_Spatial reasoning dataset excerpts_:
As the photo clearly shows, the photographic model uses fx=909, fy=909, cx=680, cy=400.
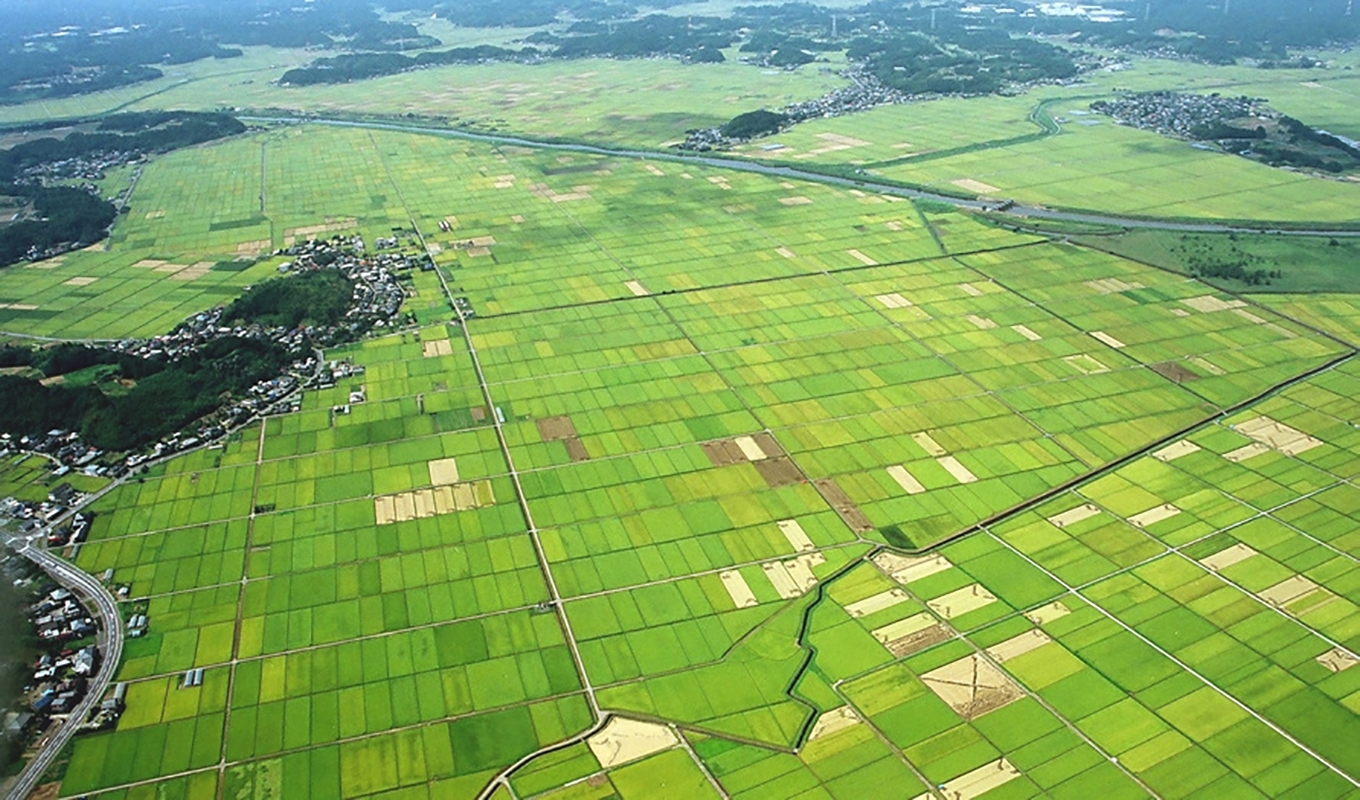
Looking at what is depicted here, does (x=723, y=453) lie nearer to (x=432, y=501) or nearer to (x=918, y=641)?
(x=432, y=501)

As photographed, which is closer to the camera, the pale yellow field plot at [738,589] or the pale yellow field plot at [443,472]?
the pale yellow field plot at [738,589]

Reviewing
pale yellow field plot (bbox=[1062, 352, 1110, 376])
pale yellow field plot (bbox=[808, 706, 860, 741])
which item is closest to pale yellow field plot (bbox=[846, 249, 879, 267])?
pale yellow field plot (bbox=[1062, 352, 1110, 376])

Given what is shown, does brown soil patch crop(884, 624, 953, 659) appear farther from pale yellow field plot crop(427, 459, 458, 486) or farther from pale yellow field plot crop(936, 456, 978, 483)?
pale yellow field plot crop(427, 459, 458, 486)

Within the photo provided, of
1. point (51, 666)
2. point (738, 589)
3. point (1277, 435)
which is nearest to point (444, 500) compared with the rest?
point (738, 589)

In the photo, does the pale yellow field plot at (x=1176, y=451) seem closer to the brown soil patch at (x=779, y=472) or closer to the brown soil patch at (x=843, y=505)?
the brown soil patch at (x=843, y=505)

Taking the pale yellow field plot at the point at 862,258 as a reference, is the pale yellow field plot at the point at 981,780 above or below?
below

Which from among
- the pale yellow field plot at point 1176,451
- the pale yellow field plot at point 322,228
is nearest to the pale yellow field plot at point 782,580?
the pale yellow field plot at point 1176,451

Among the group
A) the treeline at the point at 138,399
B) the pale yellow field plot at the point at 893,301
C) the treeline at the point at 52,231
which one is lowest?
the pale yellow field plot at the point at 893,301
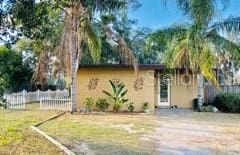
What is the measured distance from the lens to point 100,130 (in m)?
13.3

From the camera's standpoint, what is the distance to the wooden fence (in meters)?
25.1

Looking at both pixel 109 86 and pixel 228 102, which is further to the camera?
pixel 109 86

_WRITTEN EXERCISE_:
Return, unchanged, the lines from the one containing "In the photo, does" down to the end of the entries above, inclusive. Images are left out.

_EXERCISE RESULT_:
In the photo, does the pale yellow field plot at (x=1176, y=451) seem closer to the brown soil patch at (x=779, y=472) or closer to the brown soil patch at (x=843, y=505)?
the brown soil patch at (x=843, y=505)

Taking the pale yellow field plot at the point at 862,258 as a reference, is the pale yellow field plot at the point at 981,780 above or below?
below

Which from among
- the pale yellow field plot at point 1176,451
- the pale yellow field plot at point 322,228
is nearest to the pale yellow field plot at point 782,580?
the pale yellow field plot at point 1176,451

Among the group
A) the treeline at the point at 138,399
B) the pale yellow field plot at the point at 893,301
C) the treeline at the point at 52,231
which one is lowest?
the pale yellow field plot at the point at 893,301
What is the measured distance from the lens to point 100,130 (in m)?
13.3

From the camera's standpoint, what is the distance to the wooden fence (in meters)?
25.1

Looking at both pixel 109 86 and pixel 228 102, which is further to the camera?
pixel 109 86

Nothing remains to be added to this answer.